This is not a theoretical list. These are the ten misconfigurations we encounter most frequently when onboarding new Flowtriq nodes. Fix all ten and you will survive attacks that would have previously taken you offline.

Open DNS Resolvers

An open DNS resolver accepts recursive queries from any IP address on the internet. Attackers use your server to amplify DNS reflection attacks: they send a small query with a spoofed source IP, and your resolver sends a much larger response to the victim. The amplification factor for DNS is typically 28x to 54x, meaning a 1 Mbps query stream becomes a 54 Mbps attack — sourced from your IP.

Test whether your server is an open resolver:

# From an external machine, query your server's IP for a large record
dig +short ANY google.com @YOUR_SERVER_IP

# If you get a full answer, your resolver is open.
# You should see "connection timed out" or "REFUSED" instead.

If you are running BIND, restrict recursion to trusted networks. If you are not intentionally running a DNS server, block port 53 entirely:

# BIND: restrict recursion in named.conf.options
options {
    recursion yes;
    allow-recursion { 127.0.0.1; 10.0.0.0/8; 172.16.0.0/12; };
    allow-query-cache { 127.0.0.1; 10.0.0.0/8; 172.16.0.0/12; };
};

# Or block DNS entirely if you don't need it
iptables -A INPUT -p udp --dport 53 -j DROP
iptables -A INPUT -p tcp --dport 53 -j DROP

Open resolvers are catalogued by scanning projects like the Open Resolver Project. If yours is listed, expect it to be exploited within days. Closing port 53 to external traffic is the single highest-impact change on this list.

Given entries:
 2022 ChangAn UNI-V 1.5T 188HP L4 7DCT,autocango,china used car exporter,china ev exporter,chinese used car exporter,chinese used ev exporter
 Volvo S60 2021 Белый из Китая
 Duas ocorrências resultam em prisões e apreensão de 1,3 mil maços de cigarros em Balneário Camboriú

...

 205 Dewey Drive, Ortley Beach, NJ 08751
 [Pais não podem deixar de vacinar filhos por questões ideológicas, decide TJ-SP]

---

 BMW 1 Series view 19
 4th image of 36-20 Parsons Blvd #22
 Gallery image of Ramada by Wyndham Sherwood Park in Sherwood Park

Problem 1:
According to the open resolver text, what is the typical amplification factor for DNS?
Problem 2:
Write out the open resolver text from "# From an external" up to and including "resolver is open.".
The material above stands apart from the open resolver text.

Your solution 1:
28x to 54x

Your solution 2:
# From an external machine, query your server's IP for a large record
dig +short ANY google.com @YOUR_SERVER_IP

# If you get a full answer, your resolver is open.